Low debt is always good. So is a dividend yield of more than 2.5%. The blue chips mentioned in our 100 best list share these characteristics. If you prefer mutual funds, dollar-cost averaging into a total stock market mutual fund or investing in a high-yield stock fund makes sense psychologically and financially in this market.

Beyond that, follow the rules of investing that apply in any market. Diversify your investments as broadly as possible, minimize your trading costs, and balance growth stocks with income investments.
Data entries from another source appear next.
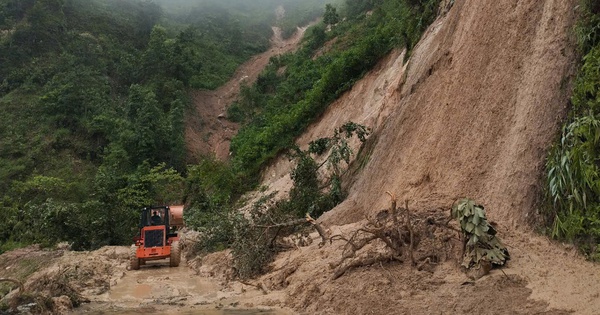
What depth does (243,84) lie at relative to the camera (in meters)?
44.1

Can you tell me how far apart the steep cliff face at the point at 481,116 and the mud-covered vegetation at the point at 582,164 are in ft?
1.70

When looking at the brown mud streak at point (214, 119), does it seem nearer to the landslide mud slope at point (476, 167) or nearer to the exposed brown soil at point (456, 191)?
the exposed brown soil at point (456, 191)

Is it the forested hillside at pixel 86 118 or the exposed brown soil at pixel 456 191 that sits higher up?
the forested hillside at pixel 86 118

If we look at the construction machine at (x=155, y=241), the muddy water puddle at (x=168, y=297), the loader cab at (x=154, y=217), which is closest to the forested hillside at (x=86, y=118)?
the loader cab at (x=154, y=217)

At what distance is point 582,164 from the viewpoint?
22.1 ft

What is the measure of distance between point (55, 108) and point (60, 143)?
2.94m

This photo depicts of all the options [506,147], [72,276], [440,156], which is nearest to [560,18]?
[506,147]

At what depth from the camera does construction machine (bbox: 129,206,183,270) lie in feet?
48.6

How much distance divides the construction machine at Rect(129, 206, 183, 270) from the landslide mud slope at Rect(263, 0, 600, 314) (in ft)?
16.1

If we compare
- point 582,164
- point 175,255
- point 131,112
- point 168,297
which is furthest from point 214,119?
point 582,164

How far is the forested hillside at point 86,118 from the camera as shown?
21547 mm

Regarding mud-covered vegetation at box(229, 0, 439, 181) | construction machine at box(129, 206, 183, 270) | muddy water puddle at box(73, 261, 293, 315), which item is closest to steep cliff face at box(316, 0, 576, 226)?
muddy water puddle at box(73, 261, 293, 315)

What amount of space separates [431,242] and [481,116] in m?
3.06

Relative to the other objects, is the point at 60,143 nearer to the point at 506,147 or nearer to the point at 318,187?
the point at 318,187
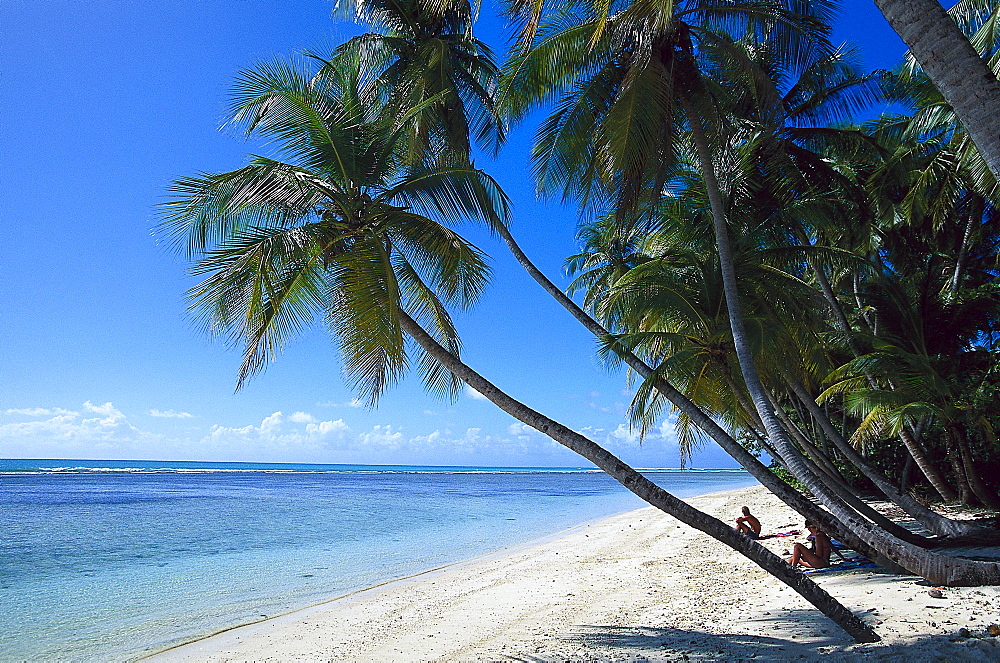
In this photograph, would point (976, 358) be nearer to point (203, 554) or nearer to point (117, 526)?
point (203, 554)

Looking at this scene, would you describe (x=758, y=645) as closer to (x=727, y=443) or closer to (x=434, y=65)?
(x=727, y=443)

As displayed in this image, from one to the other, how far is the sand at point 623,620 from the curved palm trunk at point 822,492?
24.1 inches

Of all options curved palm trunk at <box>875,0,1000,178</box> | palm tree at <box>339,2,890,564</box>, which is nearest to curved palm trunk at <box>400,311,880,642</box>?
palm tree at <box>339,2,890,564</box>

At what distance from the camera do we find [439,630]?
7.58m

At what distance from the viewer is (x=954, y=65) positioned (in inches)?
135

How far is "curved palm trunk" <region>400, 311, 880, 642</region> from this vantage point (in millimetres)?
5223

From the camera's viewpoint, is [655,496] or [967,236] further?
[967,236]

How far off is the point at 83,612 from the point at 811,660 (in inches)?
400

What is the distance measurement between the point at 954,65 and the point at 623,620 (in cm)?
624

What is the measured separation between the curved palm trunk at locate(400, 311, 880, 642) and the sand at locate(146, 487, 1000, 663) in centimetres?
31

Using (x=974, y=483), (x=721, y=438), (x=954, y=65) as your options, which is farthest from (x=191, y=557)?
(x=974, y=483)

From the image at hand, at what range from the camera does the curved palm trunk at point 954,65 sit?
331 cm

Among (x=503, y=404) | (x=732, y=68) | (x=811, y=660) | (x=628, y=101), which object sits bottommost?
(x=811, y=660)

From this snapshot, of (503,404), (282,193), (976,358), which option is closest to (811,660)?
(503,404)
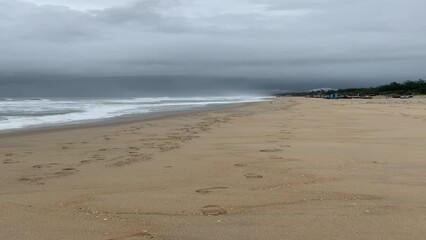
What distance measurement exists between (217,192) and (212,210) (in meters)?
0.76

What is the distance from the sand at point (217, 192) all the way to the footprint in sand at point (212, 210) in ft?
0.07

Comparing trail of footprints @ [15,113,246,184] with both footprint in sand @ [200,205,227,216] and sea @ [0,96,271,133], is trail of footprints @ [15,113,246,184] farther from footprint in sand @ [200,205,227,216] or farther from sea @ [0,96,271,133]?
sea @ [0,96,271,133]

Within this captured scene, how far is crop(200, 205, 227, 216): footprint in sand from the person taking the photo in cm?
448

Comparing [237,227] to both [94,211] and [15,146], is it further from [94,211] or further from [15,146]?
[15,146]

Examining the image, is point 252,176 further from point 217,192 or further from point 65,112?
point 65,112

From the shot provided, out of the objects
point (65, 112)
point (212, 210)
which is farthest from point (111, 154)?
point (65, 112)

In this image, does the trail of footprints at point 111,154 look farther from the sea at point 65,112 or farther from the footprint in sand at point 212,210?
the sea at point 65,112

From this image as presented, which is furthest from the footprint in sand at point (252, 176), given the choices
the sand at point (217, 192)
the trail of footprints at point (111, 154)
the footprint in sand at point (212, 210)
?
the trail of footprints at point (111, 154)

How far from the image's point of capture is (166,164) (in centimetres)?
738

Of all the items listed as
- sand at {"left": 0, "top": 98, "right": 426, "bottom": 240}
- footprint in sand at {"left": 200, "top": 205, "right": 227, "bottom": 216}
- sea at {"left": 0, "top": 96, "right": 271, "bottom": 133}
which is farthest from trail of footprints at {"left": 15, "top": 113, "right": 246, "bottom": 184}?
sea at {"left": 0, "top": 96, "right": 271, "bottom": 133}

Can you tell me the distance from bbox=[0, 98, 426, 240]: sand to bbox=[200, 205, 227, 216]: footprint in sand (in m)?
0.02

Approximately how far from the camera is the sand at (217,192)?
3955mm

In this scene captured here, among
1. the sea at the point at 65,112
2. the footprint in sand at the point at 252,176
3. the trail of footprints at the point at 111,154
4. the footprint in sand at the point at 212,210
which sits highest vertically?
the sea at the point at 65,112

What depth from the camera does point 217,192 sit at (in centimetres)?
534
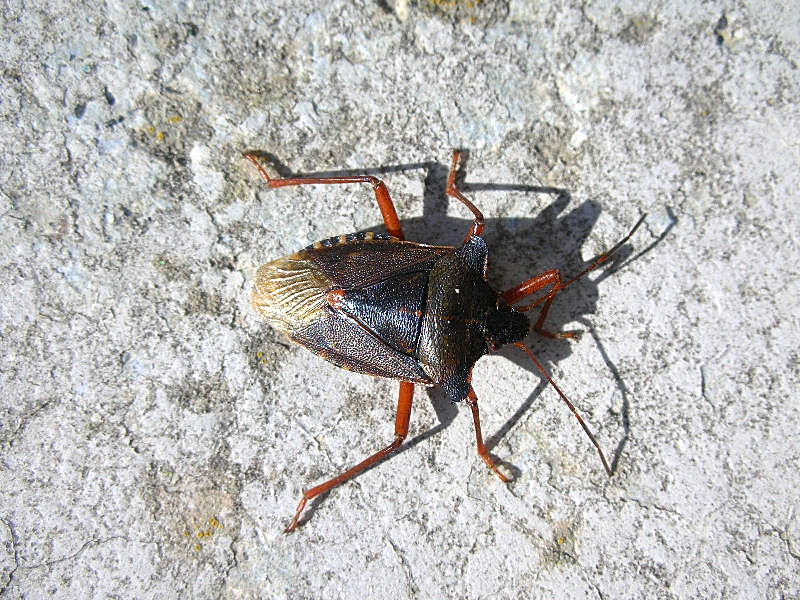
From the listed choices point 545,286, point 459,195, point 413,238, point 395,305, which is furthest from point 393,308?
point 545,286

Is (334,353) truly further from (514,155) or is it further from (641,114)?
(641,114)

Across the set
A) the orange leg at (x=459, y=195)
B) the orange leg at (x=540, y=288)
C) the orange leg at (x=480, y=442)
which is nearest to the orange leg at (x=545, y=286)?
the orange leg at (x=540, y=288)

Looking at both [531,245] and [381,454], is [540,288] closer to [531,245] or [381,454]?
[531,245]

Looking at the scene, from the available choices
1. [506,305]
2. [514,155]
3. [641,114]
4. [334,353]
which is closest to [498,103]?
[514,155]

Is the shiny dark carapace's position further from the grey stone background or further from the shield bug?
the grey stone background

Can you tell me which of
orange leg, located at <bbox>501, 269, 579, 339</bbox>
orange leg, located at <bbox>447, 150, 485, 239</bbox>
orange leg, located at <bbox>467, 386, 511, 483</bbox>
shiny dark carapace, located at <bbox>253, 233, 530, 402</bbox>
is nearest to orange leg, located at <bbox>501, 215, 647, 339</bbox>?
orange leg, located at <bbox>501, 269, 579, 339</bbox>

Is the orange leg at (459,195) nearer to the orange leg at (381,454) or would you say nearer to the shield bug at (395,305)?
the shield bug at (395,305)
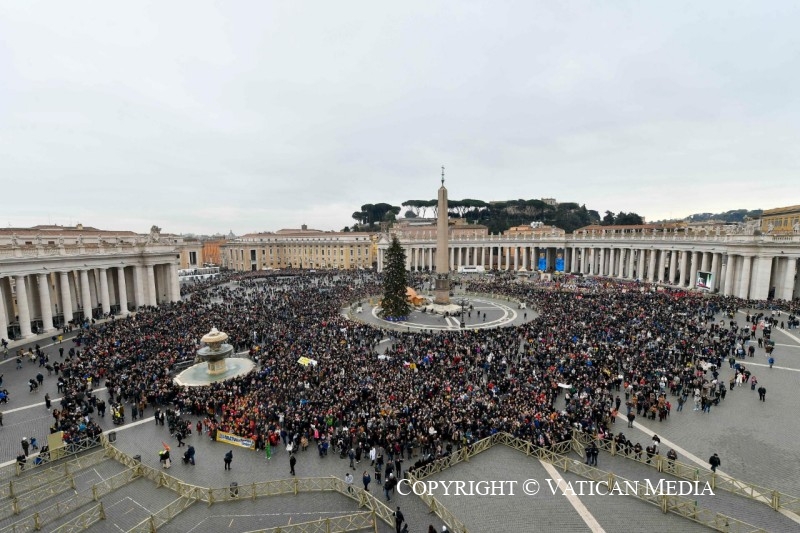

What if things do go wrong?

If you buy into the dire outlook that Roubini sees, you might want to take all your money and put it into Treasury bonds or CDs and wait things out. The problem with that strategy is that you not only have to be right in your pessimism, you have to know exactly when to turn optimistic again. Even the experts have a hard time getting that right.

And it's worth noting that Roubini, despite his concerns about the next few years, keeps his entire portfolio in stocks because he sees himself as a long-term investor.

But if you feel like you must do something, there are more reasonable insurance strategies you can employ. Increase the size of your emergency cash fund. Put a small slice of your portfolio into an inflation hedge like T. Rowe Price's New Era fund, which invests in commodity producers. Invest in foreign blue-chip mutual funds to hedge against a falling dollar.

For my money, this insurance is too expensive now. Commodity and foreign-stock funds have already had a big run, and those are the areas of the market where investors have been piling in lately. Historically, following the crowd only leaves you poorer. I'd rather pick up bargains among the strongest U.S. stocks. That would let me rest easier at night.